Conservative MPs, like their Labour counterparts, will always say publicly when asked that they are aiming for an outright Tory majority.
But privately, many concede that this remains a distant prospect with the two major parties running neck and neck in the polls and Labour's inbuilt advantage thanks to the electoral system.
If there is no major movement in the polls in the next few weeks, we are certainly heading for a hung parliament. Even if the Conservatives end up as the largest party, it will be 23 years since they won an outright majority.
In recent weeks, there have been soundings that if the Conservatives are the biggest party Tory MPs would prefer to form a minority government rather than go into another coalition. However, these Westminster whispers may have little substance to them if the latest poll from Dods is to be believed.

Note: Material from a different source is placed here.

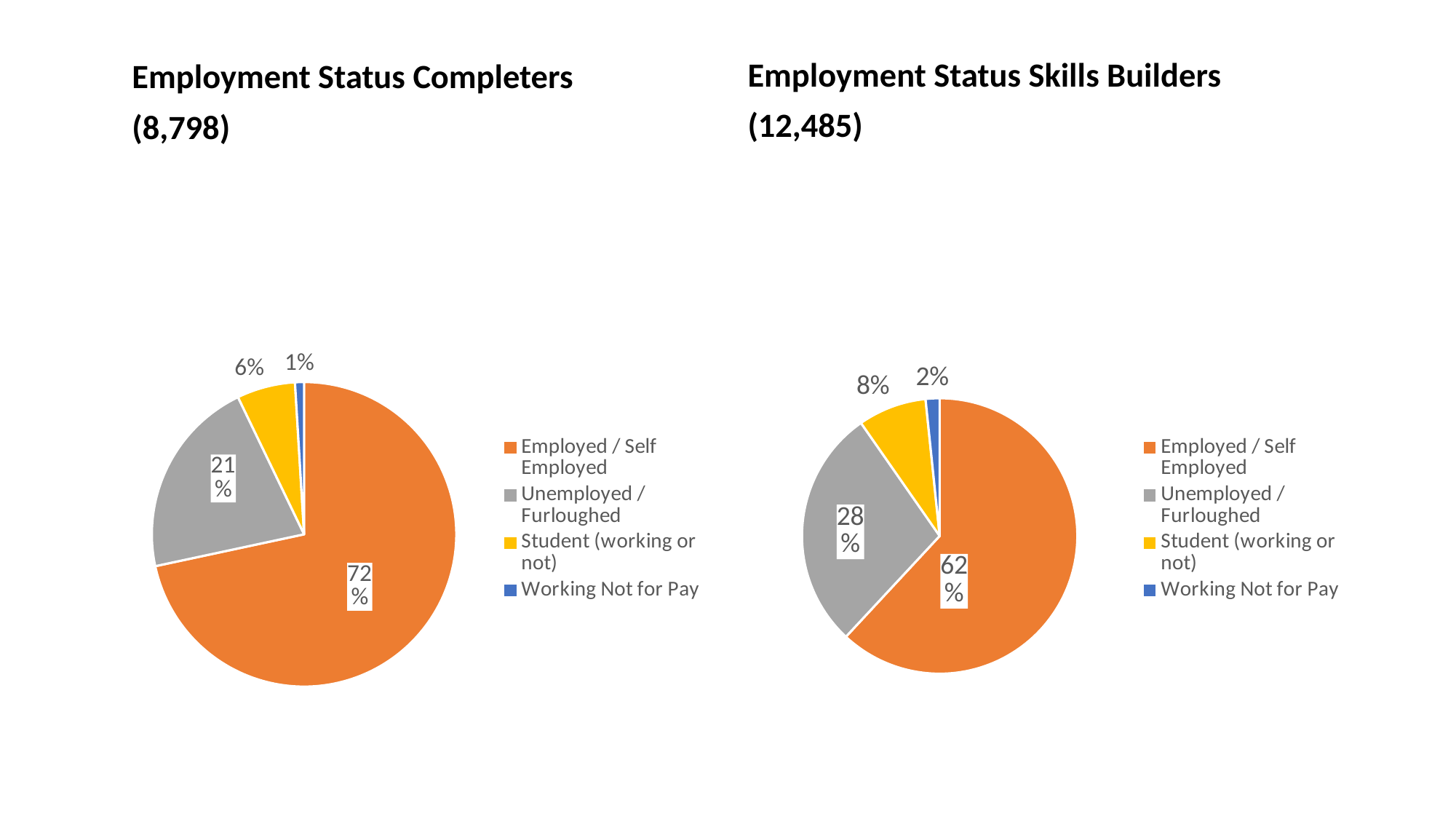
In the Employment Status Completers chart, what is the difference between the Employed / Self Employed and Unemployed / Furloughed shares? 51% How many categories does the Employment Status Completers chart show? 4 In the Employment Status Completers chart, what is the value for Student (working or not)? 6% In the Employment Status Skills Builders chart, what share of the pie is Unemployed / Furloughed? 28% What kind of chart is the Employment Status Skills Builders chart? Pie chart In the Employment Status Skills Builders chart, what is the difference between the Student (working or not) and Working Not for Pay shares? 6% What number is shown in parentheses under the title of the Employment Status Skills Builders chart? 12,485 In the Employment Status Completers chart, which category has the smallest slice? Working Not for Pay Which chart has the larger Unemployed / Furloughed share, Employment Status Completers or Employment Status Skills Builders? Employment Status Skills Builders In the Employment Status Skills Builders chart, which category has the largest slice? Employed / Self Employed In the Employment Status Completers chart, what share of the pie is Employed / Self Employed? 72% In the Employment Status Skills Builders chart, what is the value for Working Not for Pay? 2%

The poll found 48 per cent of Conservative MPs supported forming another coalition with the Liberal Democrats if their party falls short in May. The figure rises to 53 per cent when Tory prospective parliamentary candidates are surveyed.
The hostility between the Tory party and Ukip appears to be borne out by the fact that Conservative MPs are more comfortable going into coalition with the Lib Dems than they were with Ukip. Only 11 per cent of Conservative MPs thought a coalition with Ukip would be a good idea.
On the other hand, Labour MPs are far more tribal. Just over a third of Ed Miliband's MPs would support full-blown coalition with the Lib Dems. The hopes of a grand progressive alliance between the two parties, a long-held dream of big beasts such as Andrew Adonis and Paddy Ashdown, looks further away than ever.